**Kutipan untuk Dibaca**
Surat "Cerita Busuk Seorang Bandit," Kapolri Jadikan Info Awal

Jum'at, 29 Juli 2016 | 15:51 WIB
Surat "Cerita Busuk Seorang Bandit," Kapolri Jadikan Info Awal
Kapolri Jenderal Tito Karnavian [suara.com/Ummi Hadyah Saleh]

Suara.com - Beberapa hari terakhir, beredar tulisan di media sosial yang mengatasnamakan Koordinator Eksekutif Kontras, Haris Azhar, yang berisi tulisan tentang pengakuan terpidana mati Freddy Budiman. Dalam tulisan tersebut, Freddy mengungkapkan informasi-informasi rahasia tentang sepak terjang dan kelemahan aparat penegak hukum, Polri, BNN, dan TNI, dalam menangani kasus narkoba.

Kapolri Jenderal Tito Karnavian sudah membaca tulisan tersebut. Tetapi, kalau hanya berdasarkan tulisan tersebut, tanpa disertai bukti, tidak bisa dijadikan dasar penyelidikan, katanya.

"Nggak bisa, itu namanya informasi, bukan namanya kesaksian, kalau kesaksian itu, alat bukti saksi itu, dia harus mendengar, melihat dan mengetahui sendiri, tapi yang diterima Pak Haris Azhar ini kan informasi," kata Tito di Mabes Polri, Jumat (29/7/2016).

**Yang Perlu Dikerjakan**
Menurut Kapolri dalam kutipan di atas, apakah yang diterima Haris Azhar tergolong kesaksian atau informasi?

**Data yang Dikaji**
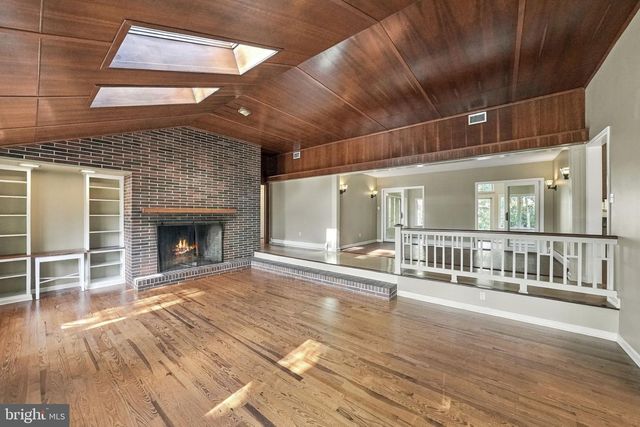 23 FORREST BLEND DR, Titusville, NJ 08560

* * *

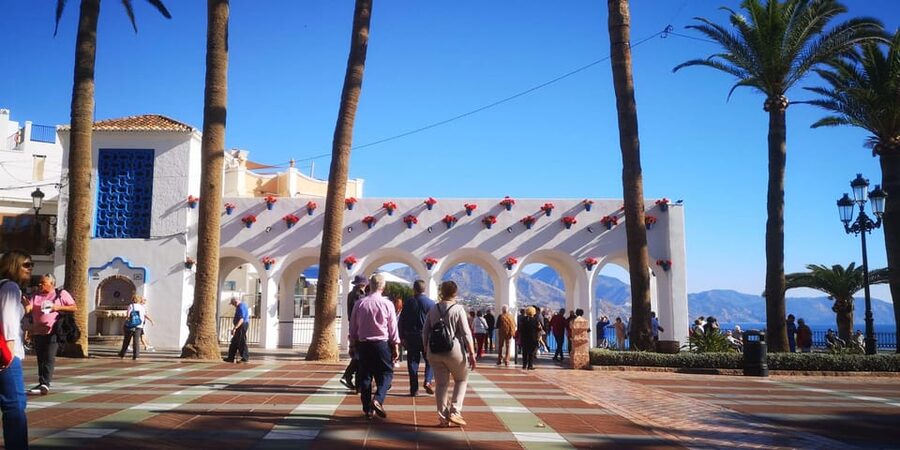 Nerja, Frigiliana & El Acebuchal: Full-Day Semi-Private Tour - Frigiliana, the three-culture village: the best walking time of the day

* * *

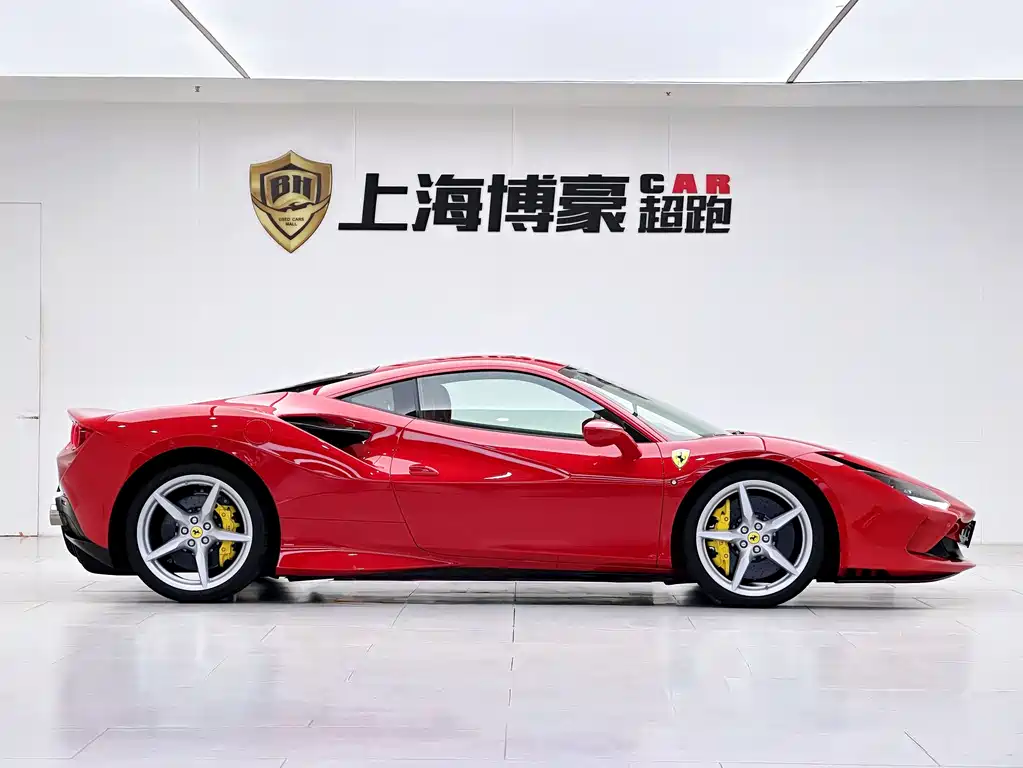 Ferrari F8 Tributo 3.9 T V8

**Jawaban Berikut**
Yang diterima Haris Azhar adalah informasi, bukan kesaksian.